# Making music



## Flea (Jan 18, 2012)

This has nothing to do with martial arts, but .. what the hell.

After entirely too many years out of the field, I finally dusted off my larynx and auditioned for a concert choir.  I'm a pretty good musician.  I've always been the strong dependable voice in any challenging harmonies.  But that was a long time ago.  After I got in, I was informed that the crowning jewel of this season would be Benjamin Britten's War Requiem.

Basically, the whole thing is one big augmented 4th that lasts over an hour.  I've been the aural equivalent of a deer in the headlights at many rehearsals.  After sweating it out, I come home and listen to the full score - choir, boy choir, soloists, full orchestra, chamber orchestra - and shiver with awe at the full effect.  I have a very long way to go before I feel ready for next month's concert, but this is by far the most rewarding piece I've ever had the honor to share.

The whole work is over an hour, but here's the movement we worked on tonight.  I've always enjoyed Britten's work, but this is my first exposure to his serious stuff.  Enjoy.


----------



## Langenschwert (Jan 20, 2012)

Wow, that's badass.

I've always loved Peter Grimes, though I'm not familiar with Britten's whole body of work. You might enjoy Messiaen (my teacher's teacher's teacher ), lots of tritones used as a dominant rather than a fifth.

I used to listen to 45 minutes of Anton Webern every day. 12-tone goodness!

Kudos to you for performing such a challenging score!

Best regards,

-Mark


----------



## Flea (Jan 22, 2012)

Langenschwert said:


> Wow, that's badass.
> 
> I used to listen to 45 minutes of Anton Webern every day. 12-tone goodness!
> 
> ...



I'll see you and raise you.  Once I sat and thrilled to the clangor of a construction project outside my front door for no less than two hours.  I couldn't tell you what it was, but it had some really special magic to it.  Death metal is for amateurs!

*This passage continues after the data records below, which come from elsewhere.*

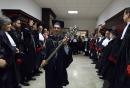 453° Inaugurazione dell&#039;Anno Accademico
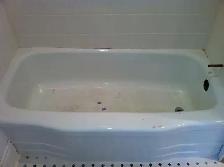 Bathtub Refinishing - Photo 2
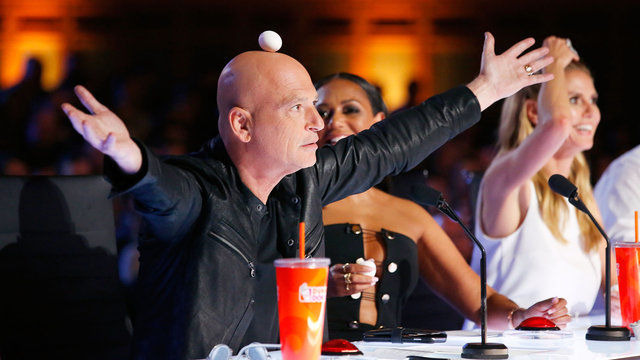 America's Got Talent — s11e07 — Best of Auditions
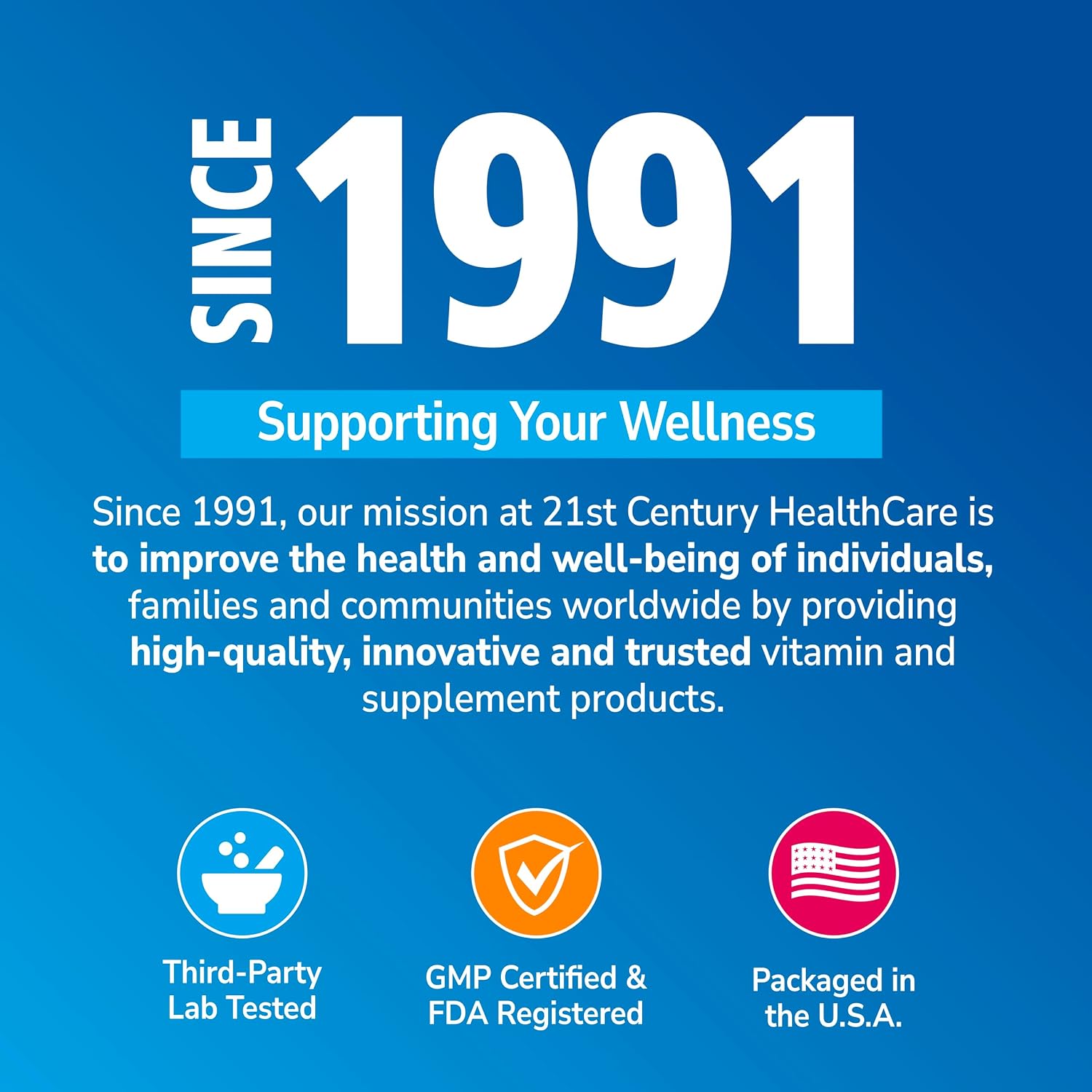 21st Century Calcium Citrate Plus D3 Maximum - 630 mg Calcium, Bone Health Support, Easily Absorbable, Gluten Free, Non-GMO, Compare to Citracal +D3, 400 Tablets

Today we had a special rehearsal that lasted most of the day.  11-4, with the mandatory church potluck break at 1.  I wouldn't have spent it any other way.


----------



## Flea (Feb 15, 2012)

Well, today our efforts got the ultimate endorsement.  The conductor decided to play a recording of the Libera Me at rehearsal tonight so those of us who hadn't heard it yet could appreciate the full effect.  A few measures after the "per ignem" part - when, in english, Thou shalt come to judge the world by fire - one of the speakers gave out and belched a big cloud of smoke.  We all burst out laughing, and the conductor pounced on the opportunity to tell us that _that's_ how this movement is done.  Sing like you're on fire!  

It's probably egotistical, but it seems like Divine Acknowledgement to me.  Whether it's a blessing or a warning remains to be seen, but this is shaping up to be one hell of a concert.

:flame:


----------



## Carol (Feb 15, 2012)

What a great moment!!  

I just wish I could be there to cheer you on.  As far as Divine Acknowledgement, my money's on Blessing


----------



## Flea (Feb 25, 2012)

The concert is tonight.  I'm so excited!

Naturally, I woke up this morning with complete laryngitis thanks to mild head cold that's been completely manageable right up until last night's dress rehearsal.  I am *not* skipping out, even if I have to lip-synch the whole damn thing.  But I'm drinking lots of tea today.  When I feel up to braving the chill I'll probably hit up the hippie store for a homeopathic doohickey too.


----------